A broncoconstrição induzida tanto por soro isotónico como hipertónico pode ser considerada como uma sequela do fluido inalado e da água a mover-se para o lúmen das vias aéreas. Contudo, assumindo um efeito de volume puro, ter-se-ia de esperar uma diminuição do número de células e concentrações de parâmetros de fase do fluido com uma resposta mais forte. Em contraste, o número de células e os diferenciais de células permaneceram constantes e os níveis de histamina e triptase até aumentaram. Portanto, qualquer que seja o mecanismo (osmótico) da resposta à soro hipertónico, parece envolver a libertação de mediadores inflamatórios. A presença de hiper-responsividade “verdadeira” das vias aéreas é também sugerida pela elevada percentagem de respostas positivas ao broncodilatador onde os efeitos osmóticos e/ou de volume não desempenham um papel.

Pode argumentar-se que o pré-tratamento com 200 μg inalado de salbutamol tem distorcido as nossas conclusões, uma vez que a inalação de salbutamol tende a resultar em níveis mais baixos de histamina na expectoração de doentes com asma (35). No nosso estudo, o salbutamol não impediu a diferença nas concentrações de histamina nem forneceu protecção total, como demonstrado pelas respostas adversas após a inalação salina.

Em todos os pacientes incluídos a análise dos diferenciais celulares apoiou o diagnóstico de DPOC, mostrando um elevado número de neutrófilos e um baixo número de eosinófilos. Os valores não foram alterados pelos desafios, semelhantes às concentrações de IL-8, MMP-9, TIMP-1, e leucotrienos. Na COPD a composição da expectoração parece não se alterar durante períodos consecutivos de indução (3), em contraste com os indivíduos saudáveis (14). Embora os estímulos hipertónicos possam causar libertação de IL-8 (36) e aumentar a actividade quimiotática dos neutrófilos (37), o tempo envolvido no nosso protocolo foi aparentemente demasiado curto para provocar diferenças na libertação ou induzir a síntese. Mais importante ainda, os dados indicam que não houve diferença apreciável na diluição da expectoração entre as duas inalações salinas, assegurando que a diferença nos níveis de histamina não era um artefacto. Em contraste com dados anteriores (38), não encontramos qualquer relação entre MMP-9, TIMP-1, ou a sua relação e obstrução do fluxo aéreo na linha de base, provavelmente devido ao facto de termos incluído apenas pacientes com obstrução marcada, resultando numa gama muito mais estreita de VEF1.

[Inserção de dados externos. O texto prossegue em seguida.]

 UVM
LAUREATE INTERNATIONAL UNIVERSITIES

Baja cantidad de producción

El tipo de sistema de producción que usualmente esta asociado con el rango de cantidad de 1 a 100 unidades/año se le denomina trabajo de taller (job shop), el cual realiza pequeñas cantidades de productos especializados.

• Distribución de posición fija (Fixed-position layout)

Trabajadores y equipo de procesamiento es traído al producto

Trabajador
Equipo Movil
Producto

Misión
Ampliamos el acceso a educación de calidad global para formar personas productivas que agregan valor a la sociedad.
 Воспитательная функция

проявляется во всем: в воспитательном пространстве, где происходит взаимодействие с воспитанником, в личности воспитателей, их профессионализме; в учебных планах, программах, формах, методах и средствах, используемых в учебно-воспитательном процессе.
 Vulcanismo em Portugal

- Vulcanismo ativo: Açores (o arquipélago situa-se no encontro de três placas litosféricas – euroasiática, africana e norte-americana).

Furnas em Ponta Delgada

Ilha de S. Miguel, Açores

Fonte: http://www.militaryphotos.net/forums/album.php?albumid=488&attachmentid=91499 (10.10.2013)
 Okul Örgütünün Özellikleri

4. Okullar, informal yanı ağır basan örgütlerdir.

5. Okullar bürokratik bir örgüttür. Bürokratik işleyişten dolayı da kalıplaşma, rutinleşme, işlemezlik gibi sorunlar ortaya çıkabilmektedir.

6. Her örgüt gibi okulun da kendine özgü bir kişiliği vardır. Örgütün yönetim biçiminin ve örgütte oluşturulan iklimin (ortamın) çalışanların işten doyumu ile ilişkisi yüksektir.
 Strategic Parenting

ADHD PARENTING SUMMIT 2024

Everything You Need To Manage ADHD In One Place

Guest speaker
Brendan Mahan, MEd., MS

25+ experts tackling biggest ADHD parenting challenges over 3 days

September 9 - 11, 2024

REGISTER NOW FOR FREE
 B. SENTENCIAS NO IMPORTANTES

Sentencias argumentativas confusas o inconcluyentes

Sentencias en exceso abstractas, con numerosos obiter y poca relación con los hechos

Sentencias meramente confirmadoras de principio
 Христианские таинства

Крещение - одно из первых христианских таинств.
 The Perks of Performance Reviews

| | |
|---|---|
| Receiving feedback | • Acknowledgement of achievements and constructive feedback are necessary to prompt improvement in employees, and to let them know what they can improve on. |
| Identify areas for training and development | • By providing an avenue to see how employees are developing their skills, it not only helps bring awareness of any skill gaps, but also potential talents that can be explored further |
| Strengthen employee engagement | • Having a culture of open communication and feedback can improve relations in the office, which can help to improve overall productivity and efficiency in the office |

Em resumo, os dados actuais sugerem que a resposta da função pulmonar à soro hipertónico inalado em pacientes com DPOC moderada a grave envolve tanto broncoconstrição como hiperinsuflação pulmonar. A sensação de dispneia provocada pelo desafio foi associada a alterações nos volumes inspiratórios e expiratórios forçados, bem como à hiperinsuflação (CI, ITGV), em contraste com as respostas dos broncodilatadores, onde apenas os parâmetros inspiratórios forçados (FIV1) foram importantes. A resposta mais forte à hipertonicidade em comparação com a salina isotónica poderia ser mediada, pelo menos parcialmente, através da activação de mastócitos.